Le contre-la-montre sera la grande tendance de ce Tour d’Italie, pendant qu’ASO le boude sur son Tour de France. Les coureurs démarreront cette 103e édition du Giro par un court chrono individuel d’une quinzaine de kilomètres depuis Monreale, cité sicilienne historique dont la cathédrale bâtie en 1174 sera mise en avant, et Palerme, l’une des grandes métropoles de l’île. Les rouleurs devront toutefois démarrer en force avec une côte à près de 9% de moyenne, et un passage en fin d’ascension à 18%, jusqu’à la cathédrale de Monreale. Et au bout d’un kilomètre, ils descendront à toute vitesse, sur une longue ligne droite jusqu’à Palerme, où quelques virages à angle droit les freineront dans leur élan. Mais au vu du profil, il ne serait pas étonnant que le record du contre-la-montre le plus rapide de l’histoire établi par Rik Verbrugghe sur le contre-la-montre inaugural du Giro 2001 soit battu. Les plus puissants auront en tout cas un sacré avantage sur de telles routes.

La difficulté du jour :

Km 1,1 – 3e cat. : Monreale-Cattedrale (1,1 km à 9,7% de moyenne)

Dimanche 4 octobre 2020 – 2e étape : Alcamo > Agrigente (150 km)

L’histoire sicilienne sera à nouveau à l’honneur sur la deuxième étape de ce Giro, la première en ligne, avec un court voyage de 150 kilomètres entre Alamo, près de Palerme, et Agrigento, cité millénaire créée en 581 avant notre ère sur une colline de la côte sud, par les Grecs, sous le nom d’Akragas. Et pour y parvenir, il faudra se parer de ses meilleures jambes, car la ville est en hauteur. Le final sera légèrement vallonné avec pour conclure une ascension de 3,7 kilomètres à plus de 5% de moyenne, dont une pente maximale à 9%. La côte se veut tout de même assez régulière, et permettra aux puncheurs de se faire les dents sur cette première arrivée en montée de ces trois semaines en Italie.

Les difficultés du jour :

Km 37,5 – 4e cat. : Santa Ninfa (5,6 km à 4,2% de moyenne)
Km 149 – 4e cat. : Agrigento (3,7 km à 5,3%)

Lundi 5 octobre – 3e étape : Enna > Etna/Linguaglossa-Piano Provenzana (150 km)
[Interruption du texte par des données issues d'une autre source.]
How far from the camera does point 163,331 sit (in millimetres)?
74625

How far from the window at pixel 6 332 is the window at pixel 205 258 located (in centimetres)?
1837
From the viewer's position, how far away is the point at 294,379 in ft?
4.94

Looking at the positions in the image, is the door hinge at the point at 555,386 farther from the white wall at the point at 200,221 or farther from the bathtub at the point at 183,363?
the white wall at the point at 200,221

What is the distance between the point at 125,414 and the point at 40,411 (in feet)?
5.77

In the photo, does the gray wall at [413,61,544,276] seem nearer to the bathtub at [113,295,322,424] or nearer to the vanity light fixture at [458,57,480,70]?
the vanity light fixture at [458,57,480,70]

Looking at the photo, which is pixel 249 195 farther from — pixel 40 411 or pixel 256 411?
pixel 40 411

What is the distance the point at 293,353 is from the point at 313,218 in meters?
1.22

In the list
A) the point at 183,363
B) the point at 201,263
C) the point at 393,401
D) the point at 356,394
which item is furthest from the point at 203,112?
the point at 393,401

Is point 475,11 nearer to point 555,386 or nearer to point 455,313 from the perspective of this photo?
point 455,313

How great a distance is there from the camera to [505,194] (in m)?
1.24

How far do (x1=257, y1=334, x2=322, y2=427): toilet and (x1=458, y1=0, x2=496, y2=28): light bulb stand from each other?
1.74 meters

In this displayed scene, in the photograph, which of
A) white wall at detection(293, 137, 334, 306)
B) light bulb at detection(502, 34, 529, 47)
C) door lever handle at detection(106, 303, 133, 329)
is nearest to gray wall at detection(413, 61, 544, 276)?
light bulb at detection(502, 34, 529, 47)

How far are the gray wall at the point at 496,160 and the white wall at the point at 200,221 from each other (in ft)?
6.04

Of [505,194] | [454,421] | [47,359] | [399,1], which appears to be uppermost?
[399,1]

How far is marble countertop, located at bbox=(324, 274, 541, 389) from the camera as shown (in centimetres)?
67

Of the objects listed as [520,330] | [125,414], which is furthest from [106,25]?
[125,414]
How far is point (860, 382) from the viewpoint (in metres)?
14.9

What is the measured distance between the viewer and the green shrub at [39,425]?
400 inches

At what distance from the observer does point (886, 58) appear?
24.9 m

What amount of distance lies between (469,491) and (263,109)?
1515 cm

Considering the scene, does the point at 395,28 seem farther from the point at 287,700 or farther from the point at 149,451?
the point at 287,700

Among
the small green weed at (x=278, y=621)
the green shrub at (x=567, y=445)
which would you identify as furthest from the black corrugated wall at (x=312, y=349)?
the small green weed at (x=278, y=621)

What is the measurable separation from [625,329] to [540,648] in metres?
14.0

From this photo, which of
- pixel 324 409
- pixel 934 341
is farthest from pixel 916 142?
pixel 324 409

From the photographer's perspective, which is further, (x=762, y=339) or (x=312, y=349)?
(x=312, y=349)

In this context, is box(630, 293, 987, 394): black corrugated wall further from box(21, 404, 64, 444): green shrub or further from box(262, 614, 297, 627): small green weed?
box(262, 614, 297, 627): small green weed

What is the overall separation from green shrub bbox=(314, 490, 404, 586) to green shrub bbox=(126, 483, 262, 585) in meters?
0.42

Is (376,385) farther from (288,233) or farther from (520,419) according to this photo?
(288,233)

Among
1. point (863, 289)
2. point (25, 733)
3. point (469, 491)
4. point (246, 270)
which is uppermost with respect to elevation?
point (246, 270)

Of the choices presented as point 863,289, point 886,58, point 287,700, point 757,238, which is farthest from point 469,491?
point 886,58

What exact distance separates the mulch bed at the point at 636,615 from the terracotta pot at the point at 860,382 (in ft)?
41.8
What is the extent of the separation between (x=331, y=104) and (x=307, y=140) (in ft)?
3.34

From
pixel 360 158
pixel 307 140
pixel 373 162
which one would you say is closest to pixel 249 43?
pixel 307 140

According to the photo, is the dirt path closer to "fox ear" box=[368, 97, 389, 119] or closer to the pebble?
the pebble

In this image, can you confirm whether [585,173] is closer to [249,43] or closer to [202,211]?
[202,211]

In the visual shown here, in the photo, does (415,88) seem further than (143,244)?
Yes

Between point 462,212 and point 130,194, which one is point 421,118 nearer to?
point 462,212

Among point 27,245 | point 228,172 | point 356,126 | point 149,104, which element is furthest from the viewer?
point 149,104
Les grimpeurs n’auront pas longtemps à attendre pour lancer la bagarre pour le maillot rose. Au lendemain d’une arrivée déjà particulière, le peloton va se diriger vers le sommet de la Sicile, l’Etna, volcan historique qui fait chaque année le sel du nouveau Tour de Sicile, créé par RCS Sport, organisateur du Giro d’Italia. L’étape sera déjà corsée dès son entame avec un enchaînement de montées non-répertoriées, notamment à l’approche de l’Etna, contourné par son flanc sud avant la montée finale depuis Linguaglossa. Si le peloton du Tour d’Italie a déjà terminé à six reprises sur l’Etna depuis 1967, c’est la première fois que le Giro rejoindra Piano Provenzana, à 1 775 mètres d’altitude, sur un versant nord déjà attaqué en partie en 2011 (victoire d’Alberto Contador à l’époque). Cette ascension finale sera particulièrement longue (près de 19 km à 6,6% de moyenne), avec les trois derniers kilomètres à plus de 9%. Ce sera donc du costaud pour entamer la bagarre du maillot rose entre grimpeurs.

La difficulté du jour :

Km 150 – 1re cat. : Etna/Linguaglossa-Piano Provenzana (18,8 km à 6,6% de moyenne)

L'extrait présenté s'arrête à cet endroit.